### Task item
Retype only what runs from the first line of the records to the line with "standing: 60%", inclusive, and no pictures.

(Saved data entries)
=====

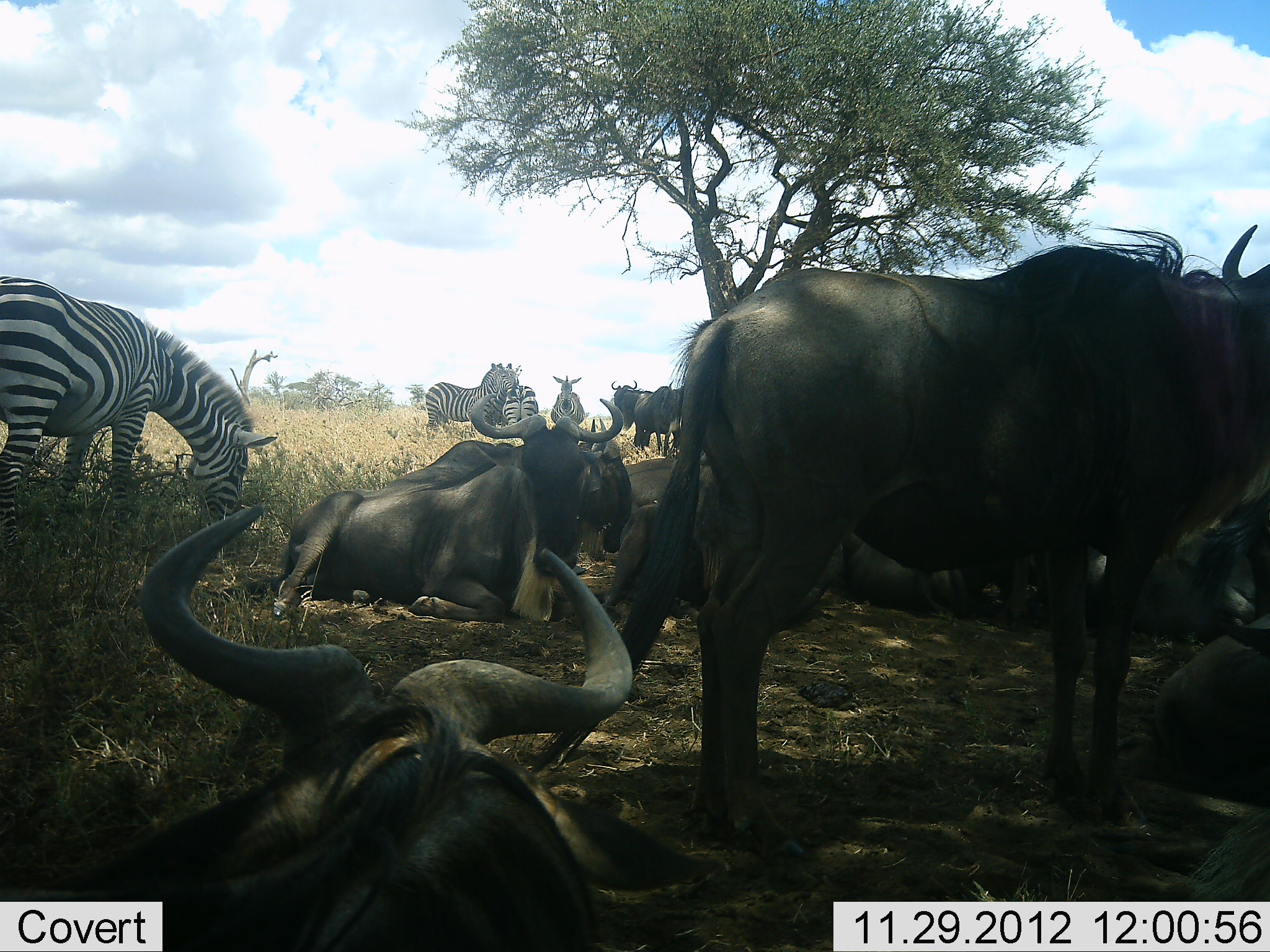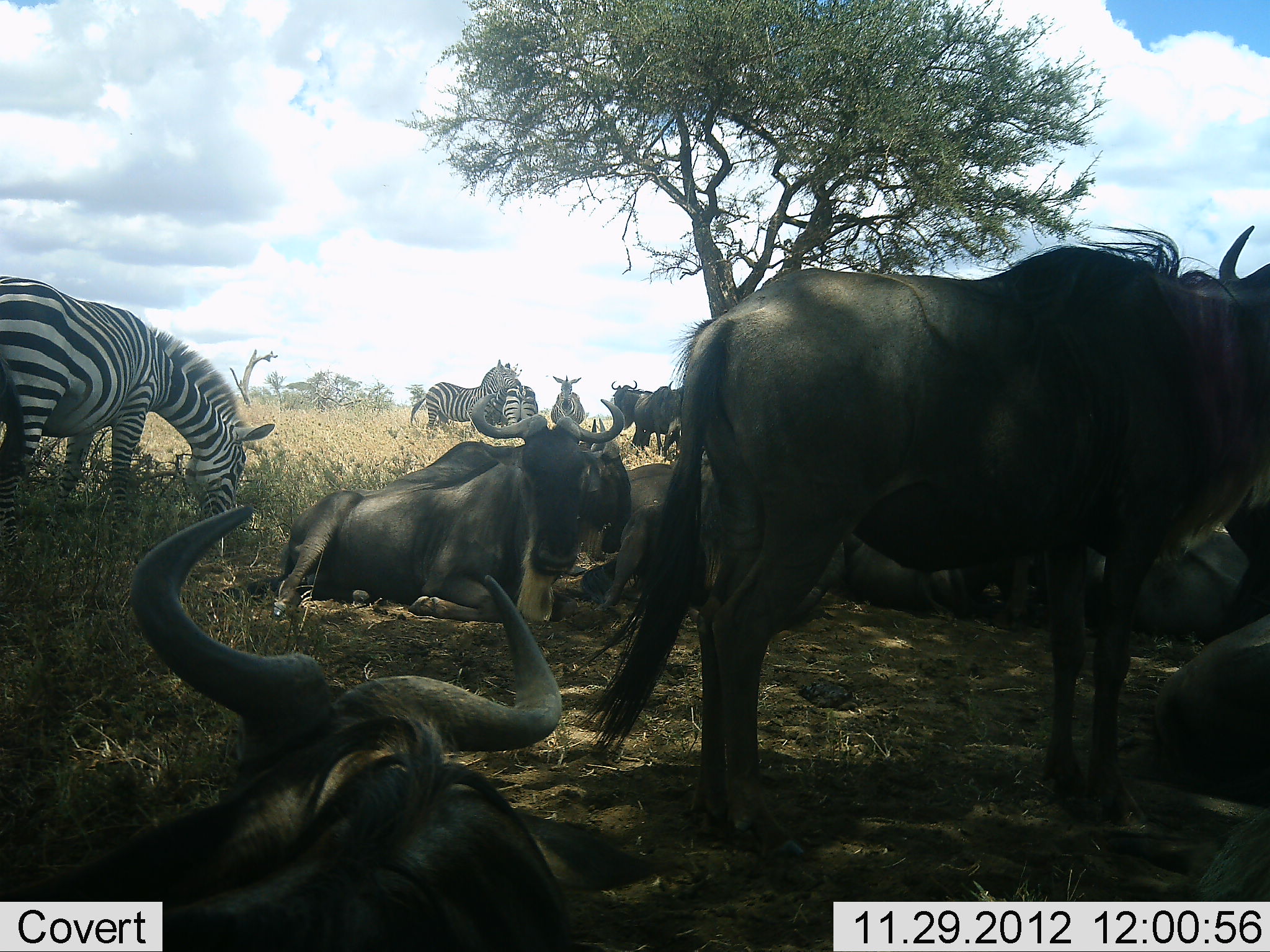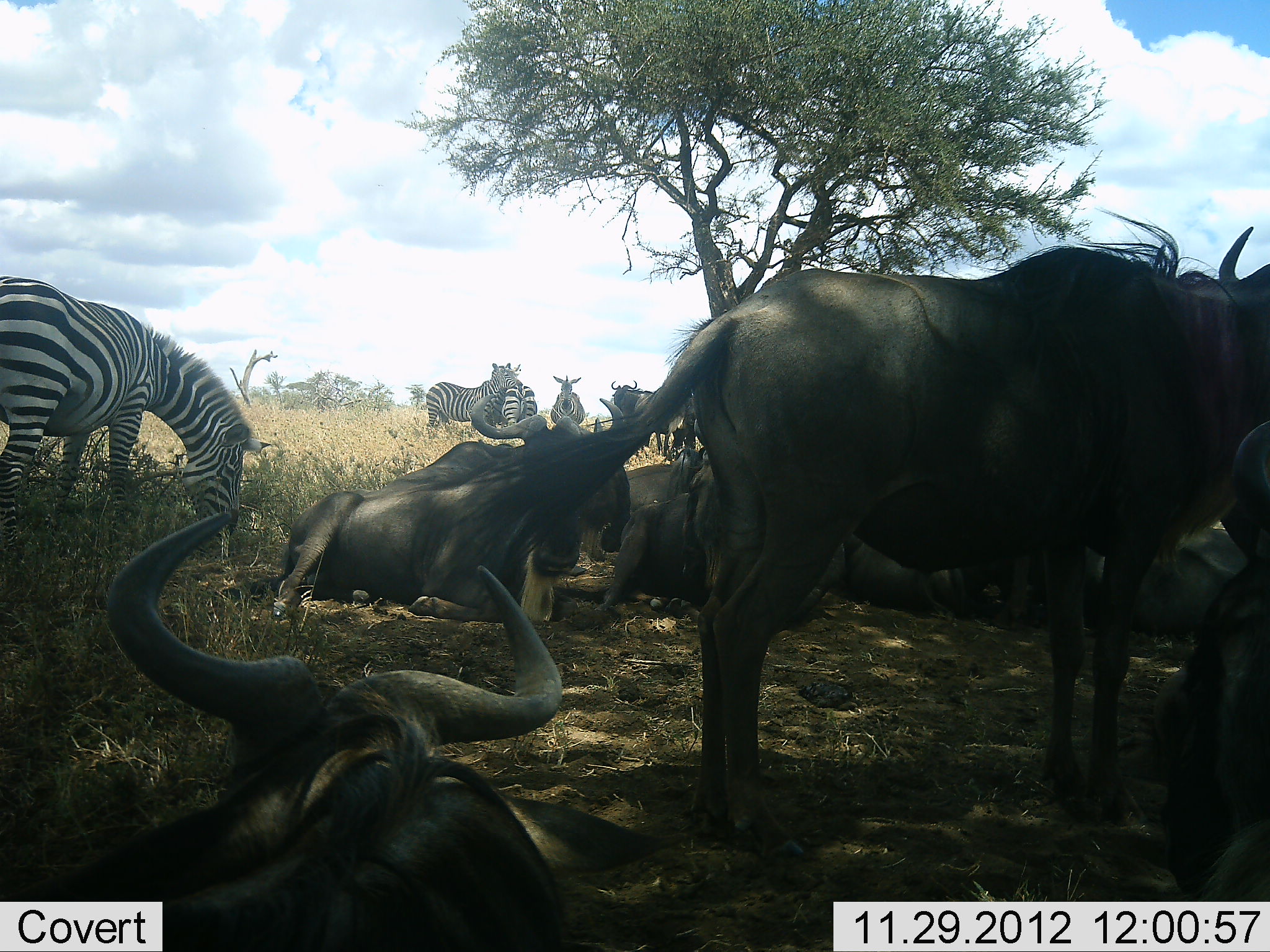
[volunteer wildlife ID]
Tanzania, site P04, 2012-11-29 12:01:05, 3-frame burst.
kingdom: Animalia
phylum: Chordata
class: Mammalia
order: Artiodactyla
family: Bovidae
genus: Connochaetes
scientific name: Connochaetes taurinus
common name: blue wildebeest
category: wildebeest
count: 10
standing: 60%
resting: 100%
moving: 0%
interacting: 0%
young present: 0%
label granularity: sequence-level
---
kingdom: Animalia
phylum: Chordata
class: Mammalia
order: Perissodactyla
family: Equidae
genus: Equus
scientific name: Equus quagga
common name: plains zebra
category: zebra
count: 4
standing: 90%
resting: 0%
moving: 10%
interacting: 0%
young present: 0%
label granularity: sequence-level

=====

### Written solution
[volunteer wildlife ID]
Tanzania, site P04, 2012-11-29 12:01:05, 3-frame burst.
kingdom: Animalia
phylum: Chordata
class: Mammalia
order: Artiodactyla
family: Bovidae
genus: Connochaetes
scientific name: Connochaetes taurinus
common name: blue wildebeest
category: wildebeest
count: 10
standing: 60%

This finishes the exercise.